FDA had earlier requested Pfizer to assess the safety and effectiveness of TRUMENBA in children down to 1 year of age. Pfizer has successfully completed Phase 2 studies in this investigational age group and these data have been submitted to the FDA.

“Despite the occurrence of invasive serogroup B disease in children ages 1 through 9 years, and the potential life-altering and long-term consequences that may result from this uncommon disease, there is no MenB vaccine licensed in the U.S. for this age group,” said Dr. Luis Jodar, Chief Medical and Scientific Affairs Officer, Vaccines Medical Development, Scientific and Clinical Affairs, Pfizer Inc. “We look forward to working closely with the FDA toward our goal to extend the range of individuals who may benefit from immunization with TRUMENBA.”

In April 2017, TRUMENBA received traditional approval from the FDA in individuals 10 to 25 years of age for the three-dose schedule based on Phase 3 data, making it the only MenB vaccine in the U.S. with this full approval.
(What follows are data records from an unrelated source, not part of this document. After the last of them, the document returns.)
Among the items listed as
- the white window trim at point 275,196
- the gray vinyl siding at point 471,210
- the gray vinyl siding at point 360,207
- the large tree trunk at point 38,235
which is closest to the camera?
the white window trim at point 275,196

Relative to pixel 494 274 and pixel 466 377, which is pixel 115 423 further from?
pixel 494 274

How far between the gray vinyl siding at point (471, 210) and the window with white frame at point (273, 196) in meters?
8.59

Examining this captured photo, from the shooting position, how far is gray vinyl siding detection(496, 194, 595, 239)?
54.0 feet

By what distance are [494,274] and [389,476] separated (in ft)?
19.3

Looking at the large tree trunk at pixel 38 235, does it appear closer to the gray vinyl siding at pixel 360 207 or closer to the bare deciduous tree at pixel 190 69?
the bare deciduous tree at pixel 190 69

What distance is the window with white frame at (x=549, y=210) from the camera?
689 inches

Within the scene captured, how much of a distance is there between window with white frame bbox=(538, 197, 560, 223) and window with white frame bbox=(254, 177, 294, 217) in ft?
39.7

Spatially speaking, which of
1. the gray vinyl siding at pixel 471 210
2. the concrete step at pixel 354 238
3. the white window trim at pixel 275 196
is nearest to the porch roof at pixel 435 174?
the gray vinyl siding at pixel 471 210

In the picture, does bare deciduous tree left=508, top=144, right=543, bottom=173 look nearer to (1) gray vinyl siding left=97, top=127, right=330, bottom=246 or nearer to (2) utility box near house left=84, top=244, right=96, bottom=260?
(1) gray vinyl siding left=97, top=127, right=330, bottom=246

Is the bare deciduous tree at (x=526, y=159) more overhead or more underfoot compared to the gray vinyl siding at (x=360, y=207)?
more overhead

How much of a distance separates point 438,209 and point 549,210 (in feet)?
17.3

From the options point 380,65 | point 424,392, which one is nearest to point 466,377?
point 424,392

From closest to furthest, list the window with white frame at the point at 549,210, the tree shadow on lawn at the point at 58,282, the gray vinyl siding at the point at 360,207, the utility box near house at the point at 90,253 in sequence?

The majority of invasive meningococcal disease cases worldwide can be attributed to six Neisseria meningitidis serogroups (A, B, C, W, X, and Y). Together, serogroups A, B, C, W, and Y account for 90% of all invasive meningococcal disease (IMD), with MenB accounting for the majority of disease in adolescents and young adults in the U.S. and Europe. As of 2016, the burden of MenB is highest in adolescents/young adults (32%) and infants (20%), followed by children ages 1 to 4 years (12%) and children ages 5 to 10 years (4%).